What’s a torn disc? Using a comparison to a jelly donut, a torn disc occurs when the tough outer shell of a vertebral disc (the annulus fibrosis) cracks or tears, letting the jelly-like inner core (the nucleus pulposus) seep out and press on surrounding spinal nerves. This tear can occur in the neck or lower back, but many tears are unavoidable, Dr. Liu says.
“Most torn discs simply result from the degeneration of our spinal columns as we get older,” explains Dr. Liu. “Typically, by the age of 30, our discs have already begun to weaken and lose their flexibility, making them more prone to cracking and splitting.
“Once this occurs, simple traumas such as twisting or bending may be all that’s needed to tear the outer shell of a vertebral disc,” he adds. “But traumatic injuries from sports or car accidents can cause even health discs to tear in people of all ages.”
5 tips for coping with a torn disc
Sometimes patients with torn discs won’t even feel them, which is the best-case scenario, Dr. Liu notes. But if symptoms develop near the neck or lower back – including pain, numbness, tingling, weakness or muscle spasms – a proactive plan to heal the torn disc(s) can be put in place.

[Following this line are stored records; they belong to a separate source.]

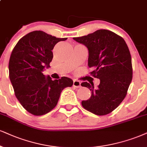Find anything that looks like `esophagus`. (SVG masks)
Returning <instances> with one entry per match:
<instances>
[{
	"label": "esophagus",
	"mask_w": 147,
	"mask_h": 147,
	"mask_svg": "<svg viewBox=\"0 0 147 147\" xmlns=\"http://www.w3.org/2000/svg\"><path fill=\"white\" fill-rule=\"evenodd\" d=\"M73 86L76 88H79L81 86V83L80 81L76 80H74L73 82Z\"/></svg>",
	"instance_id": "1"
}]
</instances>
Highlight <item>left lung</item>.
I'll return each mask as SVG.
<instances>
[{
  "label": "left lung",
  "mask_w": 147,
  "mask_h": 147,
  "mask_svg": "<svg viewBox=\"0 0 147 147\" xmlns=\"http://www.w3.org/2000/svg\"><path fill=\"white\" fill-rule=\"evenodd\" d=\"M73 39L88 48V67L93 69L90 74L100 80L97 87H94L93 82L81 84L91 91L82 106L96 115H108L122 102L131 82V57L127 45L121 36L105 29Z\"/></svg>",
  "instance_id": "8db88e82"
}]
</instances>
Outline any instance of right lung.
<instances>
[{"label":"right lung","instance_id":"obj_1","mask_svg":"<svg viewBox=\"0 0 147 147\" xmlns=\"http://www.w3.org/2000/svg\"><path fill=\"white\" fill-rule=\"evenodd\" d=\"M67 39L35 30L22 37L13 50L9 62L11 82L16 98L32 115L41 116L51 111L62 90L73 85L69 78L52 80L43 74L45 67H50L54 46Z\"/></svg>","mask_w":147,"mask_h":147}]
</instances>
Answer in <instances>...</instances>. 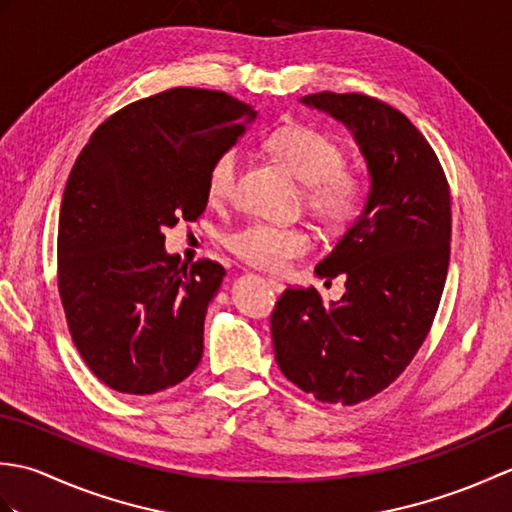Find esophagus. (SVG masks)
Masks as SVG:
<instances>
[{
  "label": "esophagus",
  "mask_w": 512,
  "mask_h": 512,
  "mask_svg": "<svg viewBox=\"0 0 512 512\" xmlns=\"http://www.w3.org/2000/svg\"><path fill=\"white\" fill-rule=\"evenodd\" d=\"M266 284H268V288H273L275 292H281V290H284V288H286L284 284H281V281H279V279H273V277H266Z\"/></svg>",
  "instance_id": "obj_1"
}]
</instances>
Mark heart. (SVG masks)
Listing matches in <instances>:
<instances>
[{
  "label": "heart",
  "mask_w": 512,
  "mask_h": 512,
  "mask_svg": "<svg viewBox=\"0 0 512 512\" xmlns=\"http://www.w3.org/2000/svg\"><path fill=\"white\" fill-rule=\"evenodd\" d=\"M270 149L299 182L308 184L310 211L328 226H347L361 215L369 198V180L361 171L343 169V149L321 129L290 125L270 136ZM239 171V151L226 149L213 160L206 178L211 202H224L233 193ZM226 246L242 262L262 270H286L310 250L303 228L248 224L226 237Z\"/></svg>",
  "instance_id": "heart-1"
}]
</instances>
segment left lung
Masks as SVG:
<instances>
[{
    "mask_svg": "<svg viewBox=\"0 0 512 512\" xmlns=\"http://www.w3.org/2000/svg\"><path fill=\"white\" fill-rule=\"evenodd\" d=\"M301 103L347 127L369 198L314 268L345 275V295L325 303L317 288H288L270 319L275 358L314 398L356 405L394 383L431 330L449 270V184L427 138L387 103L334 92Z\"/></svg>",
    "mask_w": 512,
    "mask_h": 512,
    "instance_id": "8db88e82",
    "label": "left lung"
}]
</instances>
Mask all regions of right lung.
I'll list each match as a JSON object with an SVG mask.
<instances>
[{"mask_svg": "<svg viewBox=\"0 0 512 512\" xmlns=\"http://www.w3.org/2000/svg\"><path fill=\"white\" fill-rule=\"evenodd\" d=\"M255 118L224 92L173 88L107 118L76 158L59 213V292L76 350L107 387L156 394L198 367L226 273L211 259L180 266L162 231L204 213L213 160Z\"/></svg>", "mask_w": 512, "mask_h": 512, "instance_id": "1", "label": "right lung"}]
</instances>
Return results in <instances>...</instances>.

Before that happens, however, a proper diagnosis is needed to successfully approach managing and treating a torn disc, Dr. Liu notes. Advanced diagnostic and mapping techniques, such as those done at Atlantic Spine, can pinpoint whether a torn disc or another issue is causing neck or back problems.
Once a torn disc is diagnosed, patients can try these non-surgical approaches to cope with the condition:
- Painkillers and anti-inflammatory drugs such as ibuprofen or naproxen, or prescription-strength medications and muscle relaxants
- Heat and cold therapy that may alternate the two
- Physical therapy to teach exercises and positions designed to minimize the pain
- Stretching and gentle exercise, since too much rest can lead to stiff joints and weakened muscles
- Steroid injections using inflammation-suppressing cortisone can be given directly into the area surrounding the spinal nerves
Surgery an option when other treatments fail
Surgery is only chosen after all other non-surgical treatments have been attempted, and usually only after 6 to 8 weeks of coping mechanisms haven’t improved the condition. “Patients who are having trouble with daily activities such as standing or walking are the best candidates for a surgical approach,” notes Dr. Liu, who is fellowship-trained in minimally invasive spine surgery.

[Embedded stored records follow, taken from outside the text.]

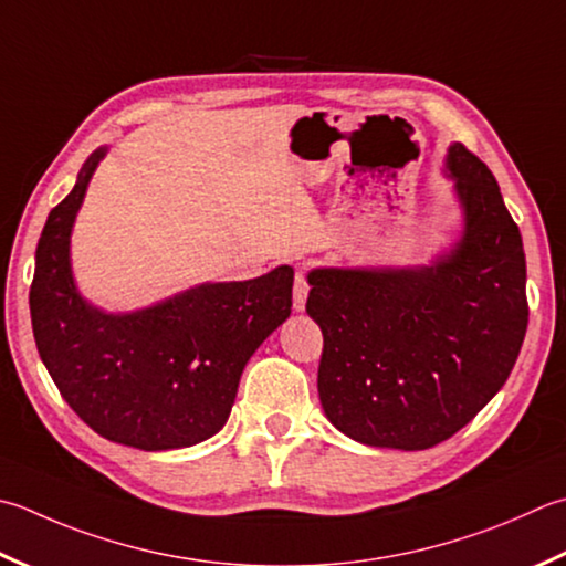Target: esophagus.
Returning a JSON list of instances; mask_svg holds the SVG:
<instances>
[{"instance_id": "esophagus-1", "label": "esophagus", "mask_w": 566, "mask_h": 566, "mask_svg": "<svg viewBox=\"0 0 566 566\" xmlns=\"http://www.w3.org/2000/svg\"><path fill=\"white\" fill-rule=\"evenodd\" d=\"M306 298H308V282L304 272L294 274V292H292V302H294V312H304L306 308Z\"/></svg>"}]
</instances>
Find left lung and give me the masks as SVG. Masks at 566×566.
I'll return each mask as SVG.
<instances>
[{
    "label": "left lung",
    "instance_id": "1",
    "mask_svg": "<svg viewBox=\"0 0 566 566\" xmlns=\"http://www.w3.org/2000/svg\"><path fill=\"white\" fill-rule=\"evenodd\" d=\"M463 232L422 268H318L306 312L324 334L321 407L368 447L422 451L467 427L505 385L527 331L525 252L501 188L451 144Z\"/></svg>",
    "mask_w": 566,
    "mask_h": 566
}]
</instances>
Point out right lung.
<instances>
[{
	"mask_svg": "<svg viewBox=\"0 0 566 566\" xmlns=\"http://www.w3.org/2000/svg\"><path fill=\"white\" fill-rule=\"evenodd\" d=\"M105 154L87 157L43 226L29 292L33 338L63 400L99 437L142 451L193 447L223 429L250 356L290 318L294 270L206 282L129 314L87 304L73 280L71 232Z\"/></svg>",
	"mask_w": 566,
	"mask_h": 566,
	"instance_id": "add662e5",
	"label": "right lung"
}]
</instances>
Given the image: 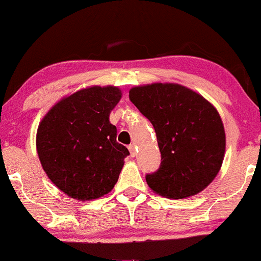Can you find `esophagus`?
Returning <instances> with one entry per match:
<instances>
[{
  "mask_svg": "<svg viewBox=\"0 0 261 261\" xmlns=\"http://www.w3.org/2000/svg\"><path fill=\"white\" fill-rule=\"evenodd\" d=\"M128 149H130V154L133 155V157H135V155L137 154V151H136V146H135L134 143H133V145H130V146H128Z\"/></svg>",
  "mask_w": 261,
  "mask_h": 261,
  "instance_id": "1",
  "label": "esophagus"
}]
</instances>
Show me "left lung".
<instances>
[{
  "label": "left lung",
  "mask_w": 261,
  "mask_h": 261,
  "mask_svg": "<svg viewBox=\"0 0 261 261\" xmlns=\"http://www.w3.org/2000/svg\"><path fill=\"white\" fill-rule=\"evenodd\" d=\"M128 98L153 125L162 155L148 187L168 199L199 194L216 178L226 151V134L216 108L176 83L134 87Z\"/></svg>",
  "instance_id": "obj_1"
}]
</instances>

Several types of surgery might be deemed appropriate, depending on the specifics of a patient’s case, but most are minimally invasive procedures that offer tiny incisions, less pain and scarring, and a quick recovery.
Discectomy is the most common surgical treatment for ruptured or herniated discs, particularly in the lower back, and is also used higher up on the spine, according to national statistics. Endoscopic discectomy, which requires just a small incision compared to traditional “open” surgery, is an increasingly popular option to achieve pain relief with minimal downtime.
“A torn disc doesn’t have to shred your lifestyle along with it,” Dr. Liu says. “Whether we approach it non-surgically or surgically, most patients can expect to return to their daily lives with gusto.”
Kaixuan Liu, MD, Phd., is a board-certified physician who is fellowship-trained in minimally invasive spine surgery at Atlantic Spine Center.